TASK TO COMPLETE
State only the number of lines in the data below that contain the word "slice".

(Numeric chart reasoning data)
[Start of Attachment]
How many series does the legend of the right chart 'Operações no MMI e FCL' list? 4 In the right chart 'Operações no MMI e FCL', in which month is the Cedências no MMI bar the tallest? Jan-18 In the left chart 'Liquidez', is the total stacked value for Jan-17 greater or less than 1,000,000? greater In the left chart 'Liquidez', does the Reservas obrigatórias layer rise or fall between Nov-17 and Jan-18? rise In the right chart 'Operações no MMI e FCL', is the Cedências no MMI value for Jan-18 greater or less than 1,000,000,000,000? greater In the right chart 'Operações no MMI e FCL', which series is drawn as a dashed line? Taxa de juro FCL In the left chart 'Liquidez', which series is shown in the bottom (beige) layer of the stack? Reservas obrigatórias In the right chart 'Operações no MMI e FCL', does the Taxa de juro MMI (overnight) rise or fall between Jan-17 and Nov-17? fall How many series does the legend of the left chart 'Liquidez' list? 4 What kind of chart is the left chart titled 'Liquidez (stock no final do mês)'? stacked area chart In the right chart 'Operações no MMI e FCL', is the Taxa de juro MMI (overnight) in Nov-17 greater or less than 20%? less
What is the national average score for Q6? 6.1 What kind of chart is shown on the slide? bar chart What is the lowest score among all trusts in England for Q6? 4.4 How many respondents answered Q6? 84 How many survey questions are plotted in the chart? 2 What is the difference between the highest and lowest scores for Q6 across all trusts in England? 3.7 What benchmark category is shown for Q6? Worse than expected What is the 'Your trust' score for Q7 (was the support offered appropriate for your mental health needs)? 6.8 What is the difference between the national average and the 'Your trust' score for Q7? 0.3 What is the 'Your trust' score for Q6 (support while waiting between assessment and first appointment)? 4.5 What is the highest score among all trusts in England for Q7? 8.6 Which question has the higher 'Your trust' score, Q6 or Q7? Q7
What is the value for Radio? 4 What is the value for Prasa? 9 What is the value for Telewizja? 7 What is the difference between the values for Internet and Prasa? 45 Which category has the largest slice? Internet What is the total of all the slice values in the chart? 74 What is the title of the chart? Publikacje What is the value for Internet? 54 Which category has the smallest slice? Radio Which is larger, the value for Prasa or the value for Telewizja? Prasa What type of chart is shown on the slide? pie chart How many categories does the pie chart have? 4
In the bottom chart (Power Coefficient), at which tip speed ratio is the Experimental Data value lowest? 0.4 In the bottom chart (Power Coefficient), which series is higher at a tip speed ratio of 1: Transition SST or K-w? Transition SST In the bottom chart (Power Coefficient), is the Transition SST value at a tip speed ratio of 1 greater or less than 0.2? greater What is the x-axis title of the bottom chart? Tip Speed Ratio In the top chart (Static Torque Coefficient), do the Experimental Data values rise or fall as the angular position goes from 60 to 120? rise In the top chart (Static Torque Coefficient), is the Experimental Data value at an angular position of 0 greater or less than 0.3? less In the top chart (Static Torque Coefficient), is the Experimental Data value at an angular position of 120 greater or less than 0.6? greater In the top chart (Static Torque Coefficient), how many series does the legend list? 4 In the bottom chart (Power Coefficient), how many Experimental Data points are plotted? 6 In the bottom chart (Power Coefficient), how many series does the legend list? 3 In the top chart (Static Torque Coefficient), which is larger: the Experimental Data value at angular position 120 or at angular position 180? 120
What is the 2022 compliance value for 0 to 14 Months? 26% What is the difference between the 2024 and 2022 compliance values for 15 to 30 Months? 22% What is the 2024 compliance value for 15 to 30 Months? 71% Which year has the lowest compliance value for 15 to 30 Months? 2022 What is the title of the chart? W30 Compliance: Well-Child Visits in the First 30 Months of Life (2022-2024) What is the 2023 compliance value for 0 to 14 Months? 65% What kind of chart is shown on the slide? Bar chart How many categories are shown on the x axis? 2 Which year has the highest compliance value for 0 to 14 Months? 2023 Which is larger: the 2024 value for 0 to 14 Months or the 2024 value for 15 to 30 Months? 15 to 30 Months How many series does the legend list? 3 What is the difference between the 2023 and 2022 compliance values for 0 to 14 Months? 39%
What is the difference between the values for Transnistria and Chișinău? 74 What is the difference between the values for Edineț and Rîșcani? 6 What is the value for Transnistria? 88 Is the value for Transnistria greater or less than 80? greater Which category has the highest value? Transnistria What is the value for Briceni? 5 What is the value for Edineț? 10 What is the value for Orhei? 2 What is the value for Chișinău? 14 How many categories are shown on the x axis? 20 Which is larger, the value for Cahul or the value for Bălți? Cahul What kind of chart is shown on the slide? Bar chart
[End of Attachment]
THE ANSWER
1